Investigating Task-driven Latent Feasibility for Nonconvex Image Modeling
This work addresses image modeling problems for vision applications by offering a flexible framework that integrates task information, though it appears incremental as it builds on prior optimization and deep prior methods.
The paper tackles the challenge of modeling latent image distributions by introducing Task-driven Latent Feasibility (TLF), a framework that incorporates task-specific constraints to narrow solution spaces in optimization-based image modeling, and demonstrates its effectiveness in tasks like image deblurring and rain streak removal with advantages over state-of-the-art methods.

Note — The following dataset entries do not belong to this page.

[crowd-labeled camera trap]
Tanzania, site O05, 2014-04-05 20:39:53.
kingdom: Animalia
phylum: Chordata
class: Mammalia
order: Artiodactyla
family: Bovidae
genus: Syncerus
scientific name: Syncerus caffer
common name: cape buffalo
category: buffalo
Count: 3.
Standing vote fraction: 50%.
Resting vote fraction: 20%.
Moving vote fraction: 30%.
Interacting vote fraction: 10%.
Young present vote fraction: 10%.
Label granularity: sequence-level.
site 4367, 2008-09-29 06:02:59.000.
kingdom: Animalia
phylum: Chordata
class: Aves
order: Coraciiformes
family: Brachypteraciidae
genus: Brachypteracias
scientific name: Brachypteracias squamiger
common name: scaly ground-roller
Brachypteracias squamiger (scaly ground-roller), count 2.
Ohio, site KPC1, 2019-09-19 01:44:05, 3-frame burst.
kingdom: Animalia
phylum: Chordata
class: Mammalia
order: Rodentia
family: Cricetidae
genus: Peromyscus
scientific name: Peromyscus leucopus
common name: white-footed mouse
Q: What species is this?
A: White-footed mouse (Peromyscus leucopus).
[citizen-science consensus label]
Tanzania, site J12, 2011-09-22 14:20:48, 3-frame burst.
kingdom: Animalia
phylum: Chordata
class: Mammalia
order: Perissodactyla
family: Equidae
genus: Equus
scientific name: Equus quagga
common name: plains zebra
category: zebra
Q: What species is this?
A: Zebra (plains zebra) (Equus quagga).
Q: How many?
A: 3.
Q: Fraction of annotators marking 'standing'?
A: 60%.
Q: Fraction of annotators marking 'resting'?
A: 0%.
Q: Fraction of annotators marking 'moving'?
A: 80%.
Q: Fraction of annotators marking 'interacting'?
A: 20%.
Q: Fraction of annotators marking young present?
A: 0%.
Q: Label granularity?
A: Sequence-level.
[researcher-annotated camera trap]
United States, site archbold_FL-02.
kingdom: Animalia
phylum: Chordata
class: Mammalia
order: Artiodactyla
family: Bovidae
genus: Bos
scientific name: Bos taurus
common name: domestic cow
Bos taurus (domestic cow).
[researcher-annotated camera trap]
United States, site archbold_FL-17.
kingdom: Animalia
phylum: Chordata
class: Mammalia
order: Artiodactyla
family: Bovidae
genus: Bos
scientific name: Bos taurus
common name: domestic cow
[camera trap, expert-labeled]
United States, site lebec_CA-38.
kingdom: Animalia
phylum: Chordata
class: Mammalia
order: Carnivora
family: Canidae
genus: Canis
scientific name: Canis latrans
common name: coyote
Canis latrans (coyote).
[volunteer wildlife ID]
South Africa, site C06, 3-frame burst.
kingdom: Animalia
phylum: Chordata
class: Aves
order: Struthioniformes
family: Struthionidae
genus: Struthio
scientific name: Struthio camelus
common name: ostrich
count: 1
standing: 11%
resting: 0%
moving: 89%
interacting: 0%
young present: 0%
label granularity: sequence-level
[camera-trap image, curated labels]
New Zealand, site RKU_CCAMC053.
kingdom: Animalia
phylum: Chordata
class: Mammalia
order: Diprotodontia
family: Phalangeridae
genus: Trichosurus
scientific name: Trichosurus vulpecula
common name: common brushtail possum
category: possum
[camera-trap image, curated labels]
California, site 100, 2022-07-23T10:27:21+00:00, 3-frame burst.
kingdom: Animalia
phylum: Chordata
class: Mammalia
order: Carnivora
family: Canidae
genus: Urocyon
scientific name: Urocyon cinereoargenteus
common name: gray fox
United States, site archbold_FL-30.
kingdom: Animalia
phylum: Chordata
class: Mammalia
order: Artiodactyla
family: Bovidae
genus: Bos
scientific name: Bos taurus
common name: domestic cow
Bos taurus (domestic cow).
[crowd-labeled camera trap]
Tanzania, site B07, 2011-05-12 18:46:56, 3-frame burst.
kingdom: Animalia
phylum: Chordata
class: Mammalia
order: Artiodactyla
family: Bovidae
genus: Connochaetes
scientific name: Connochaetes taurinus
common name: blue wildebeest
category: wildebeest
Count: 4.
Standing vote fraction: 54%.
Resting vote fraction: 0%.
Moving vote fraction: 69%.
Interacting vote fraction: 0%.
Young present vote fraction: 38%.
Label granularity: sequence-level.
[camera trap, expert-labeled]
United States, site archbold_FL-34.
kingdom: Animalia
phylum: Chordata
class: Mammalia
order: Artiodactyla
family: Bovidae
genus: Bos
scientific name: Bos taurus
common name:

Properly modeling latent image distributions plays an important role in a variety of image-related vision problems. Most exiting approaches aim to formulate this problem as optimization models (e.g., Maximum A Posterior, MAP) with handcrafted priors. In recent years, different CNN modules are also considered as deep priors to regularize the image modeling process. However, these explicit regularization techniques require deep understandings on the problem and elaborately mathematical skills. In this work, we provide a new perspective, named Task-driven Latent Feasibility (TLF), to incorporate specific task information to narrow down the solution space for the optimization-based image modeling problem. Thanks to the flexibility of TLF, both designed and trained constraints can be embedded into the optimization process. By introducing control mechanisms based on the monotonicity and boundedness conditions, we can also strictly prove the convergence of our proposed inference process. We demonstrate that different types of image modeling problems, such as image deblurring and rain streaks removals, can all be appropriately addressed within our TLF framework. Extensive experiments also verify the theoretical results and show the advantages of our method against existing state-of-the-art approaches.